The introduction of the non-vitamin K antagonist oral anticoagulants (NOACs) has been a game changer in our management of many thromboembolic conditions. The relative efficacy, safety, and convenience (rapid onset/offset of action, fewer drug and food interactions, and relatively predictable pharmacokinetics) of NOACs compared with oral vitamin K antagonists (VKAs, e.g. warfarin) has accelerated their use globally. Due to appreciable advantages over VKAs, the use of NOACs has been investigated in other medical conditions beyond stroke prevention in atrial fibrillation (AF) and the prevention or treatment of venous thromboembolism (VTE).[1,2]
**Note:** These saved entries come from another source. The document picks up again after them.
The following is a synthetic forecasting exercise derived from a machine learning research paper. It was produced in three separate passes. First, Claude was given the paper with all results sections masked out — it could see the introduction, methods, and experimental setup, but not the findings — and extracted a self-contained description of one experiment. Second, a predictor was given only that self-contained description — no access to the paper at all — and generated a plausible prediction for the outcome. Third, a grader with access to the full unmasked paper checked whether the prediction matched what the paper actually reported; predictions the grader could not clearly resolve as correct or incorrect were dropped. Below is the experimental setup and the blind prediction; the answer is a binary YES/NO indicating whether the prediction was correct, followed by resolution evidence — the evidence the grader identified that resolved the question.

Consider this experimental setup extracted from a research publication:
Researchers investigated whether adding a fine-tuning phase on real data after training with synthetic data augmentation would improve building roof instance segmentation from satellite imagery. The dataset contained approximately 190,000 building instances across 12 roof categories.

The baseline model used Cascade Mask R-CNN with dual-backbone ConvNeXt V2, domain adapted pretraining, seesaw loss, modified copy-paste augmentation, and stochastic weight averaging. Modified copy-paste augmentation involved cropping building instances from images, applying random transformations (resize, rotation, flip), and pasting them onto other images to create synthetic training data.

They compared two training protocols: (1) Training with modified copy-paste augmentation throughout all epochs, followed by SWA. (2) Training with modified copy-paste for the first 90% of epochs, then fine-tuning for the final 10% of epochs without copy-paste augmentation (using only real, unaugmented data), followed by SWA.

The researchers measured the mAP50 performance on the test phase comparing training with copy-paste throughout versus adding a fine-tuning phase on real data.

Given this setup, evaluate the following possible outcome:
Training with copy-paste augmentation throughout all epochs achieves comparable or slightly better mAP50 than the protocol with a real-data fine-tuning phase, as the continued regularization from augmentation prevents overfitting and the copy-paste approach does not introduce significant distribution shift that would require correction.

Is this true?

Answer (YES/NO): NO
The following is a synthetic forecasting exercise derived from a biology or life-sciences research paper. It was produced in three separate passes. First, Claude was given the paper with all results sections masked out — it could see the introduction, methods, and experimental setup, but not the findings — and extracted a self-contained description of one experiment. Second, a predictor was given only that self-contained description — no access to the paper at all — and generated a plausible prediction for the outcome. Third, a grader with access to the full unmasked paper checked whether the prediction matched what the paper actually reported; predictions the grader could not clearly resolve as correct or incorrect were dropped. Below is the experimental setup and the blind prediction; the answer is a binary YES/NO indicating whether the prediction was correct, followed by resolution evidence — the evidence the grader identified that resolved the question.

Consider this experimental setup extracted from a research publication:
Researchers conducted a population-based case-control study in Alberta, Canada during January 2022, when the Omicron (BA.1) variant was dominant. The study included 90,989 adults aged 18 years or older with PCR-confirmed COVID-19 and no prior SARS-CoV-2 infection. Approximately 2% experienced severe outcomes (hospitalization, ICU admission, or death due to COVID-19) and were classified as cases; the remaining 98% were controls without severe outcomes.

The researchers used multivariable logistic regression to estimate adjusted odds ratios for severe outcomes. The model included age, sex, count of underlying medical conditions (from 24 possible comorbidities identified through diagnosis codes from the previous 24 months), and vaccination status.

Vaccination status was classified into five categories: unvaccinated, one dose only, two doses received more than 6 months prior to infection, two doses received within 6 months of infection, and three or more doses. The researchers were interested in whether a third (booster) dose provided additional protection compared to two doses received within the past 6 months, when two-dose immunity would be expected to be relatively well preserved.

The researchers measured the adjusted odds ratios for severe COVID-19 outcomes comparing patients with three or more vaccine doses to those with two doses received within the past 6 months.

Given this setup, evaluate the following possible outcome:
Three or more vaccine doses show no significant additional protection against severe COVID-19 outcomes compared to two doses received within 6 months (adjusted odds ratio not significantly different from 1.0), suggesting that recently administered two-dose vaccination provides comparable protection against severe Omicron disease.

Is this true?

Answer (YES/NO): NO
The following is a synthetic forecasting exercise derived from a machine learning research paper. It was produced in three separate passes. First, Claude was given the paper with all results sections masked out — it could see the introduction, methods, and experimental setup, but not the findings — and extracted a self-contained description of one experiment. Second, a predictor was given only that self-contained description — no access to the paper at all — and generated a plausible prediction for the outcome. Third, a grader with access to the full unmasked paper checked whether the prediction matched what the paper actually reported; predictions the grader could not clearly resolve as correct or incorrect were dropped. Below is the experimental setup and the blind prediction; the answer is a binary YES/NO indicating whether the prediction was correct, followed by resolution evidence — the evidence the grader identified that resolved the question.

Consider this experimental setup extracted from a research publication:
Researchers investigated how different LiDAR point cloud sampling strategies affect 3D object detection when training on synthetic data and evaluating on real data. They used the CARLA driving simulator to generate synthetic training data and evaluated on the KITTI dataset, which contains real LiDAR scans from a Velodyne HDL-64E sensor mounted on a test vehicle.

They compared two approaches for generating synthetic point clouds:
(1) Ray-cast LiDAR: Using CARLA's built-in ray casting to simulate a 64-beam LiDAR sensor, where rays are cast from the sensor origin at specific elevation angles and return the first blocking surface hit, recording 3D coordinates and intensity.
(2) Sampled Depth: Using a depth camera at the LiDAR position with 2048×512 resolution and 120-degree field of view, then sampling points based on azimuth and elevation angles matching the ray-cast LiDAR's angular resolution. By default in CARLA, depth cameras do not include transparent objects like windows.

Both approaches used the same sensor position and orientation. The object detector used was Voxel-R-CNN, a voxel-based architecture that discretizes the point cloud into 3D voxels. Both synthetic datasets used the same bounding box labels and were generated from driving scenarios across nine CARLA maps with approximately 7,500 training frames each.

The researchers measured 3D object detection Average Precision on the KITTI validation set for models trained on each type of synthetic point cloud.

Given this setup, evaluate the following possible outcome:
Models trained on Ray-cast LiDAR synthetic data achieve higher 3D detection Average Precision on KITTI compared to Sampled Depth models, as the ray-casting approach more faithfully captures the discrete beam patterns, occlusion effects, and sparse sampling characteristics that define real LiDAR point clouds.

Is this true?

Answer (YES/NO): NO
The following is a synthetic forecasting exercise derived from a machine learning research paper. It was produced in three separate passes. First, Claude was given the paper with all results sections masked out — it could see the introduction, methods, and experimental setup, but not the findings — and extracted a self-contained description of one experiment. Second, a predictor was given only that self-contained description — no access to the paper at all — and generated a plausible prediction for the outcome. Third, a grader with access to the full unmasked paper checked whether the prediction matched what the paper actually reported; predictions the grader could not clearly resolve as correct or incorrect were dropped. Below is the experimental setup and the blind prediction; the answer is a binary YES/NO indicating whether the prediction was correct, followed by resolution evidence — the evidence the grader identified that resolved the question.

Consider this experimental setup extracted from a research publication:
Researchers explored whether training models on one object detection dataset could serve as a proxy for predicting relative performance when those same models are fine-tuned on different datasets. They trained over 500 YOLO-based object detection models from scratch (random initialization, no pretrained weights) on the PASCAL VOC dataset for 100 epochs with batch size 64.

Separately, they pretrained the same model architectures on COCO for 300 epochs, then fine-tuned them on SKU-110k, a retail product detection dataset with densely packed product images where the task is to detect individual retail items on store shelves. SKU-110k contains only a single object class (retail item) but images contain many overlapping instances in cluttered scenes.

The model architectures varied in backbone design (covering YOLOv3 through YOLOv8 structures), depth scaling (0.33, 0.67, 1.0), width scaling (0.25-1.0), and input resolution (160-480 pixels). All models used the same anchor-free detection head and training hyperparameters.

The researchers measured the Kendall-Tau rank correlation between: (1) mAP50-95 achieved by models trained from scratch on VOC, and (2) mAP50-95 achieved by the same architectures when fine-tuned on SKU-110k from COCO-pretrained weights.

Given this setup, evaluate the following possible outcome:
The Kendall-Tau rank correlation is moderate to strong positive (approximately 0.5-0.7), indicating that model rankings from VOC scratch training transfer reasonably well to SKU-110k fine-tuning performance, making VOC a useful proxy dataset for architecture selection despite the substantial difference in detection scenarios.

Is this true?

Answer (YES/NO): NO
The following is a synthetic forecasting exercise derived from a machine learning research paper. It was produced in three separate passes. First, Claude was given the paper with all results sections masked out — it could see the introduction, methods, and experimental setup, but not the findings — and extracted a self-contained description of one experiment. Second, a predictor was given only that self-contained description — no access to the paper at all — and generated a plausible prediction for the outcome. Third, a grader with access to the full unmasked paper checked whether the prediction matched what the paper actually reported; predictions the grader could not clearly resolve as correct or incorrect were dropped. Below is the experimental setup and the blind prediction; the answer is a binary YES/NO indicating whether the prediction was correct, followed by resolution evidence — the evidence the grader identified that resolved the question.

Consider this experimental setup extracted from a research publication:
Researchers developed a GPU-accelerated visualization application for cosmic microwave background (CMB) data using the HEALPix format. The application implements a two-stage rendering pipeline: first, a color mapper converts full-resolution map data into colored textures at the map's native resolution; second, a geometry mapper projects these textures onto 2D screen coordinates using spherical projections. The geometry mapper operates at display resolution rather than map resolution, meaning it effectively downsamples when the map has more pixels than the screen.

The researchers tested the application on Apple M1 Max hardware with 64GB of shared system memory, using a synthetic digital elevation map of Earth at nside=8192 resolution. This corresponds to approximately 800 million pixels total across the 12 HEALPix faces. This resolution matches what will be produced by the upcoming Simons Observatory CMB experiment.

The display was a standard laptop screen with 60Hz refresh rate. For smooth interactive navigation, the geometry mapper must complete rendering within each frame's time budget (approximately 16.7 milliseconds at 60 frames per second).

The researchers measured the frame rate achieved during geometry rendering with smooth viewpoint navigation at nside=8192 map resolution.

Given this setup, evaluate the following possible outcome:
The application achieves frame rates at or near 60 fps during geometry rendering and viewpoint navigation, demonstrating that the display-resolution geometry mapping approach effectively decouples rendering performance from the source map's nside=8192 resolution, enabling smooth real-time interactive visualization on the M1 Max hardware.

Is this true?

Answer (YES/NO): YES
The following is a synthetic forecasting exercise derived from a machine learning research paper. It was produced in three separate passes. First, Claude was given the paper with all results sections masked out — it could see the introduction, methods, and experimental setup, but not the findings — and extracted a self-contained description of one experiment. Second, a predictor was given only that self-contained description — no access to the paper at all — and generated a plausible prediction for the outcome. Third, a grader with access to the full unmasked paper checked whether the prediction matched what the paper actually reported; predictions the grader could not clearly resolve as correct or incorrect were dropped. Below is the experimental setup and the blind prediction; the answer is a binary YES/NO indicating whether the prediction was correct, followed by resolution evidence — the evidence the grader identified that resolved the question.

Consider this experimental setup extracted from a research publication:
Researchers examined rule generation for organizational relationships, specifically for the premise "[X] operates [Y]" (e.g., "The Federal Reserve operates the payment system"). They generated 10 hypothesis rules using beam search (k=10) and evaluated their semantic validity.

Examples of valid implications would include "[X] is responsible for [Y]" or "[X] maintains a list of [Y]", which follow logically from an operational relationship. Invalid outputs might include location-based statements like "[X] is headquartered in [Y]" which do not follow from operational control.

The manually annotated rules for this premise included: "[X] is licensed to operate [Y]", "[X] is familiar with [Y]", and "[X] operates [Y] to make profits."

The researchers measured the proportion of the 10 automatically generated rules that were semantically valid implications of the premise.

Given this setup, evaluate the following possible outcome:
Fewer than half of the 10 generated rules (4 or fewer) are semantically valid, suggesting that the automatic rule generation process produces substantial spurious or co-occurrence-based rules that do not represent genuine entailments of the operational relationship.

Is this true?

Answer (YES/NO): NO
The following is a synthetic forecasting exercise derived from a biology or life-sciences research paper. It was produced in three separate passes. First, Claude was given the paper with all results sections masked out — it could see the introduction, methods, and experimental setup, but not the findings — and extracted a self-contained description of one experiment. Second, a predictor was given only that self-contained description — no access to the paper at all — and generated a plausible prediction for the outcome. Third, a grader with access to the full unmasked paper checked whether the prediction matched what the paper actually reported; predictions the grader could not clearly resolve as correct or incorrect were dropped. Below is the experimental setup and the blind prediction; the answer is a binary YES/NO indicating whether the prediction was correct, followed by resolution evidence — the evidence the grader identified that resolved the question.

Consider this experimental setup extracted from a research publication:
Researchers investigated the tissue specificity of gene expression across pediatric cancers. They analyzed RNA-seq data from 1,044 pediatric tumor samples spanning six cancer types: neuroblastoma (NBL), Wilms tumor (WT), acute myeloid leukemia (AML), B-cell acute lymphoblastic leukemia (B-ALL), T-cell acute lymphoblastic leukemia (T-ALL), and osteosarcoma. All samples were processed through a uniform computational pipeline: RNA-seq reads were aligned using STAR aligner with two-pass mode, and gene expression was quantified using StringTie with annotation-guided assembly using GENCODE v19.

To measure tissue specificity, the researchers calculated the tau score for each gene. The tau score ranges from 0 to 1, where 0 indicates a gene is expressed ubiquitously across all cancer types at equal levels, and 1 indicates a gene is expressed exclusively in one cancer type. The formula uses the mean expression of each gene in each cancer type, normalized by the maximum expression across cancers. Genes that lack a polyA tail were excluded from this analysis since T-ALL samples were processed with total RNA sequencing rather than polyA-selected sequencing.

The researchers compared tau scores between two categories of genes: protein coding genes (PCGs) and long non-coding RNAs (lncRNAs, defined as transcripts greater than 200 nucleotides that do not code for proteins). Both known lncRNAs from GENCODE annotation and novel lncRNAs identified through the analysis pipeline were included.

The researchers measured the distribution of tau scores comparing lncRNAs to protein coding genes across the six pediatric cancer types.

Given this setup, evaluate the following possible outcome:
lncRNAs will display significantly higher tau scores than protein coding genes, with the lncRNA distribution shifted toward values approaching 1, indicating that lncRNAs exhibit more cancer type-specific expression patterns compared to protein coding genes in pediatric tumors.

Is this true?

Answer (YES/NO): YES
Attention of the cardiovascular community has been directed to assess utility of NOACs in secondary prevention of coronary artery disease (CAD) and heart failure, two important conditions with life-limiting potential. Despite use of effective secondary prevention strategies, 5–10% of patients with known CAD have recurrent events annually.[3] Aspirin has been the mainstay of treatment for secondary prevention in such patients, with a 19% lowered risk of major adverse cardiovascular event and a 9% lower risk of cardiovascular death than placebo.[4] However, long-term treatment with a VKA alone or in a combination with aspirin is found to be superior to aspirin for secondary prevention but has been associated with an increased risk of bleeding.[5] In the ATLAS ACS 2-TIMI 51 trial, the addition of low-dose rivaroxaban (a factor Xa inhibitor) to dual antiplatelet therapy in patients with a recent acute coronary syndrome significantly reduced mortality and recurrent ischaemic events including stent thrombosis [in patients undergoing percutaneous coronary intervention (PCI)] for a median of 1.1 years when compared with placebo; however, this was at the cost of an increased risk of major bleeding and intracranial haemorrhage but not the risk of fatal bleeding.[6,7]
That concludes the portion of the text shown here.